Complaint / review text:
A year ago, I was sold a bill of goods by NAA. I bought it lock stock and barrel. I studied and took my test and passed it the first time out. (with no past experiance)
I went through NAA's Agent Certification Course and it is there that I was told about their lead program. The lead program is a little polluted and a lot diluted.
The A Lead (top of the line) gives the buying agent 6 weeks exclusivity, meaning that that agent has that lead solely to himself to sell to or sit on for six weeks.
All the other leads give the agent only 2 weeks exclusivity.
I learned right off the bat that this is total crap. If I am in the field meeting clients, I dont have the time to make the calls to all the new leads that I have purchased that very week. So typically, I would call all leads one week from purchase date.
A funny thing started happening immediately, a majority of my potential clients had already talked to an NAA agent and in fact had an appointment set up to meet them that week or weekend. When I asked if they new the agents name, it turned out to by my upline mentor (manager).
I was being ripped off on my leads by my own manager, who said that the agent manager had given the leads to them to check up on me.
I'm sorry, but how can you be checking up on me when you are calling and selling to my NEW leads?
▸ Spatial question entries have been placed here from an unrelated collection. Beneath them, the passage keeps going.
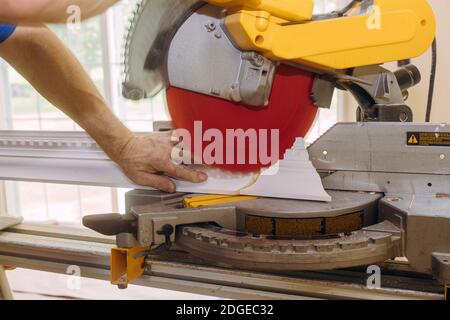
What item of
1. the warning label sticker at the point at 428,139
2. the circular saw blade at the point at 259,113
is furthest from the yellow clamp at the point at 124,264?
the warning label sticker at the point at 428,139

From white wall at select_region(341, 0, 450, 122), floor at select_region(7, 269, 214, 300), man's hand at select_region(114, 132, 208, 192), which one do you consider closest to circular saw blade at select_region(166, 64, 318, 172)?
man's hand at select_region(114, 132, 208, 192)

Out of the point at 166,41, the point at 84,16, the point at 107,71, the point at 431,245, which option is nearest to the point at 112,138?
the point at 166,41

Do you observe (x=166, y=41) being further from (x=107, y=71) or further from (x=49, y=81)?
(x=107, y=71)

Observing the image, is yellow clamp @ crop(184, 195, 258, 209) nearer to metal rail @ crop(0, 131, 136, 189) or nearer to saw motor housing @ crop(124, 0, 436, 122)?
saw motor housing @ crop(124, 0, 436, 122)

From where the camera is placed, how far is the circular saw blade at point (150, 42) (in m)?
0.97

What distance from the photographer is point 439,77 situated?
1.98 metres

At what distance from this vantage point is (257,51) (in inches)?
36.7

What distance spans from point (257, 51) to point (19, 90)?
2.75m

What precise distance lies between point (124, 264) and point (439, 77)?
161 cm

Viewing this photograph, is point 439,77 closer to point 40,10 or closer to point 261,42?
point 261,42

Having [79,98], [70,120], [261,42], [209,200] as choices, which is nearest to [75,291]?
[70,120]

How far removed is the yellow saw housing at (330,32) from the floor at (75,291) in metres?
1.64

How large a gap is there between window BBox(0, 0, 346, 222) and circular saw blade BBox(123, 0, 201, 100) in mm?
1508

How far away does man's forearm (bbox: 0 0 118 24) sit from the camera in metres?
0.69
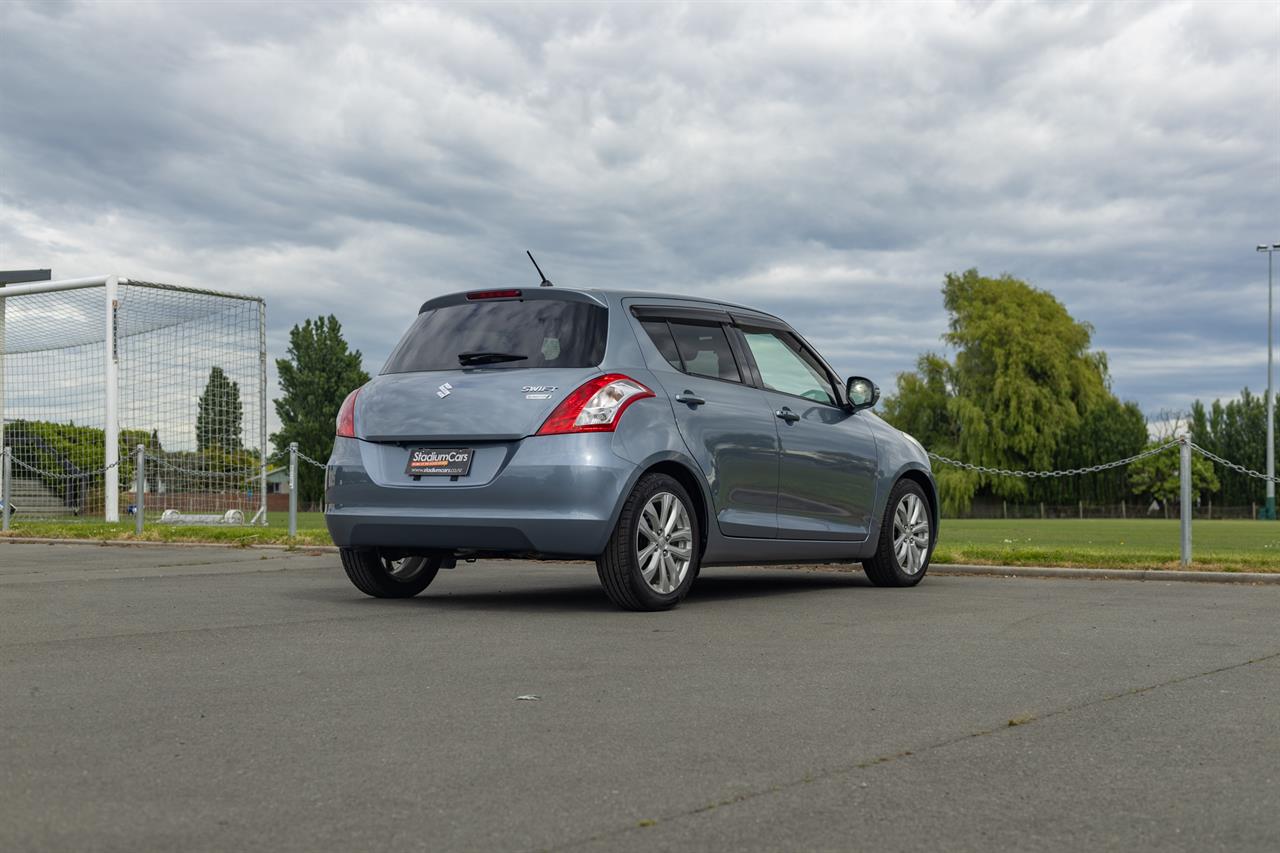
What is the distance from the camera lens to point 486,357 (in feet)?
28.1

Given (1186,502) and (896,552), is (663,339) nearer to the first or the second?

If you wish to check up on me, you call and sell to my old leads.
The problem was that I didn't sell solely mortgage protection. I sold what the client needed and not everybody in the state of texas needs mortgage protection. Why sell something that offers critical illness and disability if the clients only wants a death benefit only? Why make the client pay more money for a term product that will only offer them a death benefit?
The answer is you don't, you offer the client what they need. You don't go into the clients house with an agenda to sell a particular product. You enter the home wanting to protect the client and their family. It's that simple.
Bottom line, NAA could bring some people a lot of money, but for the majority of agents who get into bed with them, pay a pretty hefty price just to be ripped off by the upline agents who are supposed to be out to help the new agents.